I don't agree with this. Natural language is so ambiguous. At least for software development the hard work is still coming up with clearly defined solutions. There is a reason for why math has its own domain specific language.

> Natural language is so ambiguous.

As a former tech comms guy I will say:

Natural language can be bent into arbitrary precision. Write something, then enter a read-rewrite-reread loop as the devil's advocate (this is key) until it stops being ambiguous or having multiple conceivable interpretations.

Yes with English this process can be a pain in the butt, until you get the hang of it.

  • The problem is that it's very hard to anticipate all possible edge cases. Programming languages force you to do a lot of that work up front, English doesn't. It's the difference between writing Javascript and writing Typescript, except orders of magnitude worse.

  • The problem is, what's ambiguous or precise is subjective.
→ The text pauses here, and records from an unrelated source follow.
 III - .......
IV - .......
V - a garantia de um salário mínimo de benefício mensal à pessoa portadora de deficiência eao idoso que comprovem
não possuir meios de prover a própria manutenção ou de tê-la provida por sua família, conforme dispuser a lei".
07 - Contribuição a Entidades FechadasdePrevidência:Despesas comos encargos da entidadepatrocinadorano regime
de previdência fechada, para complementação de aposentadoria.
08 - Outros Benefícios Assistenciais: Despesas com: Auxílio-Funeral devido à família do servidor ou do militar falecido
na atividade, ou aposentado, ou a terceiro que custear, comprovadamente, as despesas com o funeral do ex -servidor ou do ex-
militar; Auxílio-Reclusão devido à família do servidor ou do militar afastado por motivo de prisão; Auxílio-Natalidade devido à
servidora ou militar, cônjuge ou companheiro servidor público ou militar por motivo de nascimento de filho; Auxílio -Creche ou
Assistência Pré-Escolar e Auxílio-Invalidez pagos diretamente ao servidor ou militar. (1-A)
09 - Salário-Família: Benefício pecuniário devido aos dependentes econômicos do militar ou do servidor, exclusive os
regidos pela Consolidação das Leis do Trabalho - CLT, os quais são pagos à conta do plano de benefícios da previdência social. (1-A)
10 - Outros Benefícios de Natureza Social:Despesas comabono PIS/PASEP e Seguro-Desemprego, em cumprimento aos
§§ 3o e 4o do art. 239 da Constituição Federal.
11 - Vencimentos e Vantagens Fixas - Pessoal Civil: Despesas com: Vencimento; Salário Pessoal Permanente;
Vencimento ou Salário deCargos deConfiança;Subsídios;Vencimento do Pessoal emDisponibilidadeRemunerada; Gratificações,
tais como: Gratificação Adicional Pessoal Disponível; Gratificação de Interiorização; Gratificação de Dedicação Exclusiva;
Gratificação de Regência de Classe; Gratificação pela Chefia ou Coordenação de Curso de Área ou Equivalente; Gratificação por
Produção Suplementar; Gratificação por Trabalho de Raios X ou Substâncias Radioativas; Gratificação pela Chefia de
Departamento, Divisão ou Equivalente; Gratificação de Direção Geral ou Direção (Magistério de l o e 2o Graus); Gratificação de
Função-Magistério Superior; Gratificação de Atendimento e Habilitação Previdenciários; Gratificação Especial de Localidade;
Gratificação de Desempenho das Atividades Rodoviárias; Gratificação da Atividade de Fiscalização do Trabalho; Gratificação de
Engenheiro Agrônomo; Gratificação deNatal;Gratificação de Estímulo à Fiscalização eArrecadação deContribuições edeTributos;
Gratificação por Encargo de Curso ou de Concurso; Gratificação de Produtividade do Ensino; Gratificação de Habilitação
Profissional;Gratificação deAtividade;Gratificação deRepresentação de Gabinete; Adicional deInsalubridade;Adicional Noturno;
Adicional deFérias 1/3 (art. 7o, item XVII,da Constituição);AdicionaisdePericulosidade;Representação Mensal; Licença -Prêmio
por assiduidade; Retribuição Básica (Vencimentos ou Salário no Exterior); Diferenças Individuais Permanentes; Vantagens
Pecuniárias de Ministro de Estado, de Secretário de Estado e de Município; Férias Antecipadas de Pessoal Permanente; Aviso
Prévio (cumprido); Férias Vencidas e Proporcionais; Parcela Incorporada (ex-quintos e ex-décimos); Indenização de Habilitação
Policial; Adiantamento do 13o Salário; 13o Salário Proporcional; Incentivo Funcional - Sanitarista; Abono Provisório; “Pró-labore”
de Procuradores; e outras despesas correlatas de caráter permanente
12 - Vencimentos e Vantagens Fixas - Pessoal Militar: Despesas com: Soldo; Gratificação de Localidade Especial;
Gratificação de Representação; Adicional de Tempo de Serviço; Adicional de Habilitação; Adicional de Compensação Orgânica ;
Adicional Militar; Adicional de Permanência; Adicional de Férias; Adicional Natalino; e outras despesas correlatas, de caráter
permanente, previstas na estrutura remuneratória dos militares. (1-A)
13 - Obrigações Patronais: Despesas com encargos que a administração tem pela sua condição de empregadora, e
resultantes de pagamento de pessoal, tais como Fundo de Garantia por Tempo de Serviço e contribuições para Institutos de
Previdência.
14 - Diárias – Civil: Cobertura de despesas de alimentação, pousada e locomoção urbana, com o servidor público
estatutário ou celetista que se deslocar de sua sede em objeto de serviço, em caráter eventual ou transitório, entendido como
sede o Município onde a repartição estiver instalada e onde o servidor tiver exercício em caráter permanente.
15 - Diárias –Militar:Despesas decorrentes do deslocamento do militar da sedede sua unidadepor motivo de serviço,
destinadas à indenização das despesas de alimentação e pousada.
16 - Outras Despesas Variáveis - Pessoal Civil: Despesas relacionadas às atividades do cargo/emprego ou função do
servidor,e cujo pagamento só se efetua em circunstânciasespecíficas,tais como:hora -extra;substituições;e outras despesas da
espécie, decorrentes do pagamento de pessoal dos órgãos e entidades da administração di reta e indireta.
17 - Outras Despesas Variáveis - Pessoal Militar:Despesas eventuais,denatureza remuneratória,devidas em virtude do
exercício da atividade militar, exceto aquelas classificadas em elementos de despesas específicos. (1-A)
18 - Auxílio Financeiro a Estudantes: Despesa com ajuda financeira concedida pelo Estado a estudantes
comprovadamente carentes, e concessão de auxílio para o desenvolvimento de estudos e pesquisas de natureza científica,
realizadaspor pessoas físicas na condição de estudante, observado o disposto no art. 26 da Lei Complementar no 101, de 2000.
Your devil's advocate needs to reflect all of the possible readers, and that isn't possible.

    There's a good reason we use jargon in professions, or more constrained and less ambiguous languages for maths/coding

  • Legalese? It can be both precise and ambiguous, depending on both its construction and the reader's aptitude and comprehension.

  • This process can be handled by a “turn server”
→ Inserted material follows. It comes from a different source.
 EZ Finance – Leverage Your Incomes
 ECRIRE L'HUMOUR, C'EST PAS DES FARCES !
    Was a pain to set up, but you can score the context completion and then if the score is under 98% or something, “ask” clarifying questions of the requesting agent or person or system

  • You’re never going to make a nontrivial statement in English that you couldn’t find two people who wouldn’t perfectly agree on its meaning. Or probably even a trivial one. Sure, at some point you can say “no, you’re clearly misinterpreting what I’ve said” or “you’re inferring something that wasn’t implied”, but English doesn’t have a formal spec or a reference implementation, so that’s kind of meaningless.